• SOURCE EXCERPT:
There was no way that Robert Mueller was going to move the needle today on the issue of impeachment. If you went into the Mueller hearings–before the House Judiciary Committee and the House Intelligence Committee immediately thereafter–favoring the impeachment and conviction of the worst president we have ever had and the worst person to ever have become president, then nothing Republicans said or did in terms of trying to slime Mueller, his team, or the entire investigatory process was going to change your mind. (Nor should it have changed your mind, of course). Similarly, if you went into the hearings as a Trump cultist–“partisan” seems too light a word to describe the Trumpenvolk–no amount of facts uttered by Mueller or written in black and white in the Mueller report were going to change your thing-resembling-a-mind. Both sides are completely and entirely dug into their positions, and will continue to be dug into their positions for the foreseeable future.
In the meantime, the best that can be hoped for is that Democrats will continue to use their majority in the House to keep the Trump administration–and the Trumpenvolk cultists who now dominate the Republican party–on the defensive, so as to garner whatever electoral advantage they can garner by portraying the president and his enablers as the crooks that they are, and by portraying the Trumpenvolk who make up the corps of Republican elected officials as the unpatriotic, disloyal cultists they are. Democrats will have to continue to press for documents, and for fact witnesses. To the extent that these entirely justified demands are resisted by an obstructionist White House, and to the extent that Democrats are hampered in getting the documents and fact witnesses they need by counterclaims on the part of the president and his allies that these Democratic demands serve “no legislative purpose,” Democrats should immediately begin an impeachment inquiry to satisfy the “legislative purpose” requirement (not to mention because Donald Trump deserves to be impeached and convicted).
Some stylistic points–because it is 2019 and style so often unfairly shares the same stage with substance:
1. Yes, Mueller is older. Yes, at times, he seemed as though he was not at the top of his game. Of course, part of the reason his answers may have been halting was because of the Justice Department’s demand on the eve of the hearings that Mueller not go outside the bounds of his report–a demand that Mueller respected, even though he did not have to, given that he is no longer an employee of the Justice Department. Respecting the demand may well have made Mueller reluctant to offer full and expansive answers. That having been said, even if Mueller has lost some of his mental fastball, the proper response in any sane and decent society is “who f***ing cares? The report is the report, it says what it says, and the facts surrounding the corruption and lack of patriotism on the part of Donald Trump and his associates would be–and are–the same, regardless of Mueller’s mental performance.”

• SHORT PROBLEM: Decide whether each statement agrees with the commentary on the Mueller hearings, answering yes or no and quoting the words of the commentary that settle it. 1. Mueller is no longer employed by the Justice Department. 2. Democrats should stop pressing for documents and fact witnesses. 3. Both sides are expected to soften their positions soon. The records play no part in the work that follows.

• EXCERPTED RECORDS:
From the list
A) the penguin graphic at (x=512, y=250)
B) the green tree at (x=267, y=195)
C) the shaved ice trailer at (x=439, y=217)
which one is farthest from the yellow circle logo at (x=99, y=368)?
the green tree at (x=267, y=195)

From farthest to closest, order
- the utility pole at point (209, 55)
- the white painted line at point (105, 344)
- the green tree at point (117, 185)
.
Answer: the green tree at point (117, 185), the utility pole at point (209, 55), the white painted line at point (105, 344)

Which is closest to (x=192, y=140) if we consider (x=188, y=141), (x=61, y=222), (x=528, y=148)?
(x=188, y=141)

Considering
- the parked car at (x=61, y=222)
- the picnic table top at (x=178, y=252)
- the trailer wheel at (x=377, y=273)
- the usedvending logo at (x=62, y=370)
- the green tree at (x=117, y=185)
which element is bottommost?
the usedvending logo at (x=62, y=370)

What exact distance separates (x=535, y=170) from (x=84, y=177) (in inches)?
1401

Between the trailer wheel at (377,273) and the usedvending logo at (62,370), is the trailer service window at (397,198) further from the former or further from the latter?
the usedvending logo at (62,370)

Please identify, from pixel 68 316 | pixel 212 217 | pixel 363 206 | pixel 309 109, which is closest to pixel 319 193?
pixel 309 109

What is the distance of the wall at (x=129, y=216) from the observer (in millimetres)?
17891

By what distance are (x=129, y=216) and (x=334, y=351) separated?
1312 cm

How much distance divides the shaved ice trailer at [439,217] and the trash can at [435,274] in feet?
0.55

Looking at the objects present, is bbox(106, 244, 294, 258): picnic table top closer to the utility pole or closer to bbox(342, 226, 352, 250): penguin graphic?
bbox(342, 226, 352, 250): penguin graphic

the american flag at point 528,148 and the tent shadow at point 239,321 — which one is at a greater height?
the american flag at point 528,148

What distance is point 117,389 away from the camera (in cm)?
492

• SOLUTION:
1. Yes: "given that he is no longer an employee of the Justice Department"
2. No: "Democrats will have to continue to press for documents, and for fact witnesses."
3. No: "will continue to be dug into their positions for the foreseeable future"